REQUEST A:
Return the following entries verbatim, starting with the line that contains "How distant is point 181,383 from the viewer?" and going on through the last line of the entries.

Suppose $X_n$, $n=1,2,... $ and $X$ are random variables defined on probability space $(\Omega,\mathcal{F},\mathbb{ P } )$. They have bounded first moments. Assume that $X_n \geq 0$ almost surely, $\mathbb{E}X_n = 1$ and $\mathbb{E}(X_n \log X_n) \leq 1$. Assume that for every bounded random variable $Y$, $\mathbb{E}(X_nY)\rightarrow \mathbb{E}(XY) $ as $n \rightarrow \infty$. Show that: $X_n \rightarrow X$ in probability and $\mathbb{E}(X\log X) \leq 1$.

In this problem, we know that $X_n,X \in L^{1}(\Omega,\mathcal{F},\mathbb{ P })$, and $X_n$ converges weakly to $X$ in $L^{1}(\Omega,\mathcal{F},\mathbb{ P })$, we need to deduce that $X_n$ converges in probability. Currently, I have no idea of this problem. Could anyone give me some hints?

REQUEST B:
From the convergence problem, retype the passage starting with "Suppose $X_n$, $n=1,2,..." and going on through "X) \leq 1$." without any changes.

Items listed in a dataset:

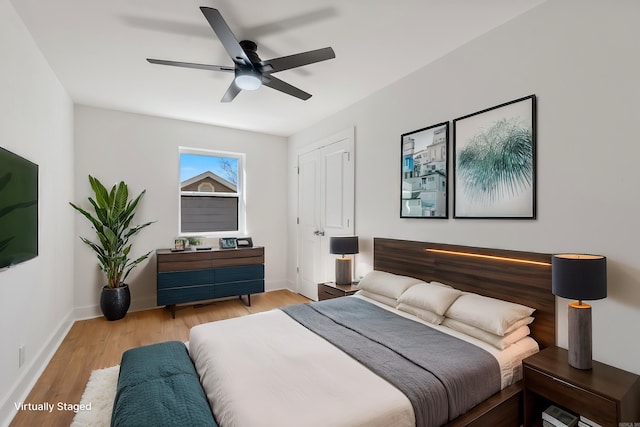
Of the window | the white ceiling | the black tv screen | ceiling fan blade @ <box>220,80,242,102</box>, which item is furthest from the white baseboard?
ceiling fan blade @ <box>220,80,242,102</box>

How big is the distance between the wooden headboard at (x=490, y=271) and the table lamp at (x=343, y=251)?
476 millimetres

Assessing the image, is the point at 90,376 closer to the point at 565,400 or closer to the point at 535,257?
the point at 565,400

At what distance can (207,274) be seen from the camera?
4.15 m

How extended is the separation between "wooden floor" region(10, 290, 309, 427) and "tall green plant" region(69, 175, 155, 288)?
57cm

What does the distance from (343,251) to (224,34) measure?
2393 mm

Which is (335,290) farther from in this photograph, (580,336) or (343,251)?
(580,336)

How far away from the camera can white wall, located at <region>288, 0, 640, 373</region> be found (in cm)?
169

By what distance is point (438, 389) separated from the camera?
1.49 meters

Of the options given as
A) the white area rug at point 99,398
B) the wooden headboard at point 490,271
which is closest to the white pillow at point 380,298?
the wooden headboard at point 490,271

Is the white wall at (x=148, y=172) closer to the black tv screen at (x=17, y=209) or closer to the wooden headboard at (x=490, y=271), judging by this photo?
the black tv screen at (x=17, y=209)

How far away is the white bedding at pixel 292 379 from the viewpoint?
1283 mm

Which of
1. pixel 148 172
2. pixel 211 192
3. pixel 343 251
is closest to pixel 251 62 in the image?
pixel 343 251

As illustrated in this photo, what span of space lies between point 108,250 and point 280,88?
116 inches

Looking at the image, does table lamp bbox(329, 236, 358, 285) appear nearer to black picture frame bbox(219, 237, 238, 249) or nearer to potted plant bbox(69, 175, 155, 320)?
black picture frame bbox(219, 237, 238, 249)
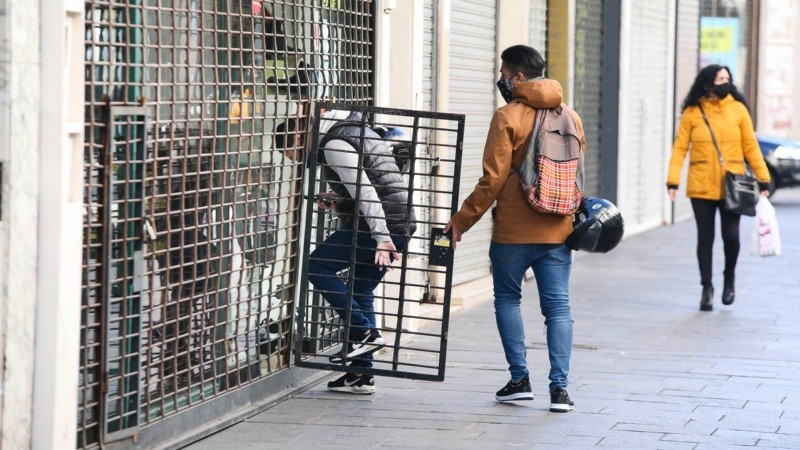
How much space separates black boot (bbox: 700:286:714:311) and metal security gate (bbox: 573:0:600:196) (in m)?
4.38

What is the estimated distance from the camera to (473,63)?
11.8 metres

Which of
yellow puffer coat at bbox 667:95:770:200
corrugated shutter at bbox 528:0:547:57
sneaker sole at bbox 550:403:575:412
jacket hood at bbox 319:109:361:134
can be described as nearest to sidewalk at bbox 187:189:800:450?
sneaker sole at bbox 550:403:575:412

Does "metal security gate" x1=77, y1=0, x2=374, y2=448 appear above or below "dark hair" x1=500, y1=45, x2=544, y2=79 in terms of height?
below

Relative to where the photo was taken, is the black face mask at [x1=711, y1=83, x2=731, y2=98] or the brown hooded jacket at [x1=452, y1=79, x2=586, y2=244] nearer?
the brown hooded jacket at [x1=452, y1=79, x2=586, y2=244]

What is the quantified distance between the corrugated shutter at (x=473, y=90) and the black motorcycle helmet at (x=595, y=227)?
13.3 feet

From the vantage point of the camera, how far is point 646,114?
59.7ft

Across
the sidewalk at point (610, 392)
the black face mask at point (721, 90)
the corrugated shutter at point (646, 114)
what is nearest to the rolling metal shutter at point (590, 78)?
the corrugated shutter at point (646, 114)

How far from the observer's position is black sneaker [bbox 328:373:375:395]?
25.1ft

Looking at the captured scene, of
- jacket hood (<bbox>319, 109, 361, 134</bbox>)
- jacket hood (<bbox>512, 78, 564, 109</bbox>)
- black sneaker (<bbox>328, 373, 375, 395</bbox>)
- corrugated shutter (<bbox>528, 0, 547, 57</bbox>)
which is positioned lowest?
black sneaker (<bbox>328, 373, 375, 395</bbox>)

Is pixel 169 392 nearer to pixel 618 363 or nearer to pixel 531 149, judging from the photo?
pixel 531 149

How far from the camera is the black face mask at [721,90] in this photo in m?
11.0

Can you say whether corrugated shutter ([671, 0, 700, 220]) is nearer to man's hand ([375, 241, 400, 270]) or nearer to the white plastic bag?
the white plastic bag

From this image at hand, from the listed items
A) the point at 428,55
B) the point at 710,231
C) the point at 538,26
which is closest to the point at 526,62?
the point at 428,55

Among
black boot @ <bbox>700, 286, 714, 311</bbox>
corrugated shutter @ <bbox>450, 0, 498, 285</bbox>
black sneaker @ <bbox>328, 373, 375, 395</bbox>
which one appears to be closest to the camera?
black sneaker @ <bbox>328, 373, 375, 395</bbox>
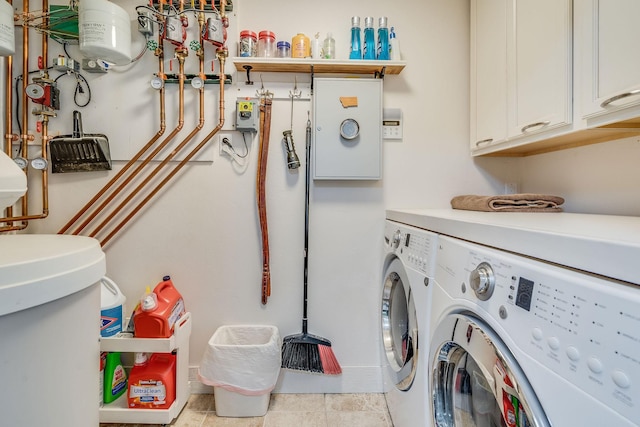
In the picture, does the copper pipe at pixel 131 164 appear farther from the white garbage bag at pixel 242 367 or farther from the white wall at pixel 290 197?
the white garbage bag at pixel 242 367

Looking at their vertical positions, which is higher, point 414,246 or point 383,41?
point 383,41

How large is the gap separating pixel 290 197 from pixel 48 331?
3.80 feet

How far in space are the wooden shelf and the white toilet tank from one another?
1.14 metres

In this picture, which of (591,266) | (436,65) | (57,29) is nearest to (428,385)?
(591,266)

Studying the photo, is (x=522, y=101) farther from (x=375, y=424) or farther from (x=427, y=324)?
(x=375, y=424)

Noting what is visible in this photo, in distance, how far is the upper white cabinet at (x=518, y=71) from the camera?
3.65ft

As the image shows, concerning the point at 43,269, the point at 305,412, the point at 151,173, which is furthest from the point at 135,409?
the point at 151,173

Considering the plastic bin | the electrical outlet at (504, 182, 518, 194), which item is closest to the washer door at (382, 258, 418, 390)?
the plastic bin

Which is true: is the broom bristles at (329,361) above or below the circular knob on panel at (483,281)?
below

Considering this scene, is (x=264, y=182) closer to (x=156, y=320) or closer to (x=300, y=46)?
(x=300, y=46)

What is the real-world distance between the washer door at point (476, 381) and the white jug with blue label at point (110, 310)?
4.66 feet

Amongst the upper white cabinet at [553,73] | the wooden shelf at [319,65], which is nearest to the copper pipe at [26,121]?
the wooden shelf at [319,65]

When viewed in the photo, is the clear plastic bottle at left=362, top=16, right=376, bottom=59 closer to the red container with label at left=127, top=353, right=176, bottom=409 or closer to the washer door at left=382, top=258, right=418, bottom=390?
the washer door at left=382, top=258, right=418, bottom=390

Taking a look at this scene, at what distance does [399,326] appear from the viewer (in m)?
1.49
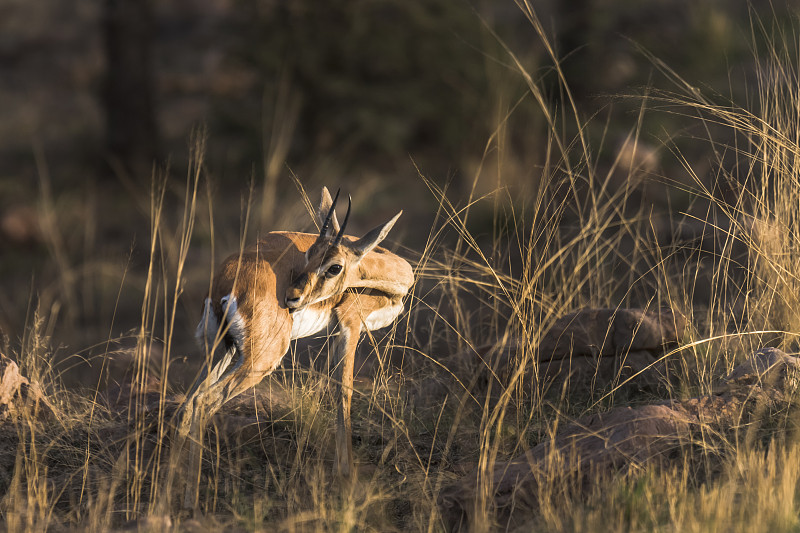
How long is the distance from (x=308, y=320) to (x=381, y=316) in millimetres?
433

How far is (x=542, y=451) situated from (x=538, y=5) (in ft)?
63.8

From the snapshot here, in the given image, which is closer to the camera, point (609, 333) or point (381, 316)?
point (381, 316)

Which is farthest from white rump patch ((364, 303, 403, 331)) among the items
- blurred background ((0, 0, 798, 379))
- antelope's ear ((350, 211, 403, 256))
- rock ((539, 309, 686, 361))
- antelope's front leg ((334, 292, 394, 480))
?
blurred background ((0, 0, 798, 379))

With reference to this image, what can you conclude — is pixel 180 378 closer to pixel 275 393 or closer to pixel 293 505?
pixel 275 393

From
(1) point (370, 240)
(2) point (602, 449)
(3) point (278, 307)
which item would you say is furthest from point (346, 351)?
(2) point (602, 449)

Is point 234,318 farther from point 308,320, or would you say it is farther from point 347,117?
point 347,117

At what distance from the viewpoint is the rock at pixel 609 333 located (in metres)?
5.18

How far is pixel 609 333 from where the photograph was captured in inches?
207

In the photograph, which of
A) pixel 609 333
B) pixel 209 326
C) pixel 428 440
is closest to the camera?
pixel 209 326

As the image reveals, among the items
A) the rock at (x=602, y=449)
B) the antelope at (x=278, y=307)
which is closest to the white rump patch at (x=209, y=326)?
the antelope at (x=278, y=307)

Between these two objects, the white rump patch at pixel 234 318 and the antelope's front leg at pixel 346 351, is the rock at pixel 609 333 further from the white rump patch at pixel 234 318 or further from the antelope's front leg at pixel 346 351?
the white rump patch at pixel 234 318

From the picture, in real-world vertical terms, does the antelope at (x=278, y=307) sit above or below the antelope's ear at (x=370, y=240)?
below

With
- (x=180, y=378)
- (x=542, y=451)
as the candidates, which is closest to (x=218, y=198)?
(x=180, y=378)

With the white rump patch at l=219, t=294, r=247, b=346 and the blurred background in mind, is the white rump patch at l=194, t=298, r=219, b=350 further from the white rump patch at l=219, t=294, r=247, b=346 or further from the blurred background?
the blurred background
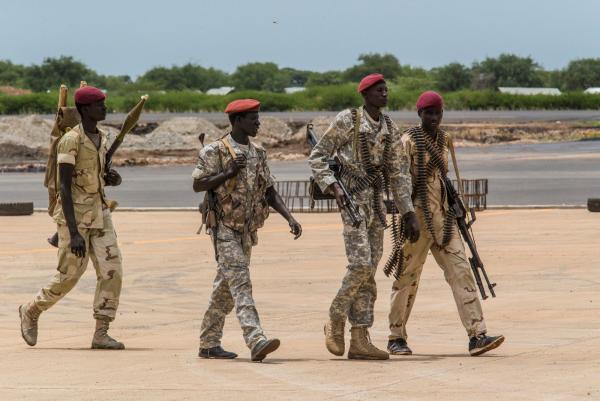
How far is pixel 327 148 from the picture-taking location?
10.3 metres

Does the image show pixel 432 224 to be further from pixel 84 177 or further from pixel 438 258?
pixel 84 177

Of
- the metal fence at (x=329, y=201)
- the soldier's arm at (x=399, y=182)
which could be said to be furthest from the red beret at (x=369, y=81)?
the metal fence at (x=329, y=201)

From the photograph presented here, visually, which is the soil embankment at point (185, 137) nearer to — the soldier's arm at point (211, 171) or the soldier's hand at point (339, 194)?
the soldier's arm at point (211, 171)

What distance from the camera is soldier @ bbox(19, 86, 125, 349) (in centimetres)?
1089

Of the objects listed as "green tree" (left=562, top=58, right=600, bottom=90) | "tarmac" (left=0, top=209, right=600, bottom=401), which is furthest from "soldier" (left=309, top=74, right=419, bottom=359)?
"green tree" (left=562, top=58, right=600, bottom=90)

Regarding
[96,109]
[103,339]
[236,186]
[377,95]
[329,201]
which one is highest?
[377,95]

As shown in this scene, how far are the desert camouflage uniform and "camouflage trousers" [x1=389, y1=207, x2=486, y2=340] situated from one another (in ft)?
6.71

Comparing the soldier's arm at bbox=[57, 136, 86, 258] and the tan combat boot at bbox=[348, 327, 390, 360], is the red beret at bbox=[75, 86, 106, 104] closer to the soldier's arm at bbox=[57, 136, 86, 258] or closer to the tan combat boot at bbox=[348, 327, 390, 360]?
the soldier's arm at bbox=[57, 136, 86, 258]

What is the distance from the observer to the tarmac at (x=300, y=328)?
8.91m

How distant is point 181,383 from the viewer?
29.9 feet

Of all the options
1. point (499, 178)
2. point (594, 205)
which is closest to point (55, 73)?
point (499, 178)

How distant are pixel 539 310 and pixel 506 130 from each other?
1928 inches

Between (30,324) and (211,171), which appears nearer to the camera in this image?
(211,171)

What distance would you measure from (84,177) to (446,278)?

WORKED ANSWER A:
How distant is point 181,383 from the viewer?
29.9 feet

Of all the options
1. point (499, 178)
2. point (594, 205)
which is closest to point (55, 73)?
point (499, 178)

How distant are pixel 539 310 and pixel 506 130 from each other?
1928 inches

Between (30,324) and (211,171), which appears nearer to the camera in this image?
(211,171)

What distance would you measure from (84,177) to (446,278)?

WORKED ANSWER B:
Suppose $X_n$, $n=1,2,... $ and $X$ are random variables defined on probability space $(\Omega,\mathcal{F},\mathbb{ P } )$. They have bounded first moments. Assume that $X_n \geq 0$ almost surely, $\mathbb{E}X_n = 1$ and $\mathbb{E}(X_n \log X_n) \leq 1$. Assume that for every bounded random variable $Y$, $\mathbb{E}(X_nY)\rightarrow \mathbb{E}(XY) $ as $n \rightarrow \infty$. Show that: $X_n \rightarrow X$ in probability and $\mathbb{E}(X\log X) \leq 1$.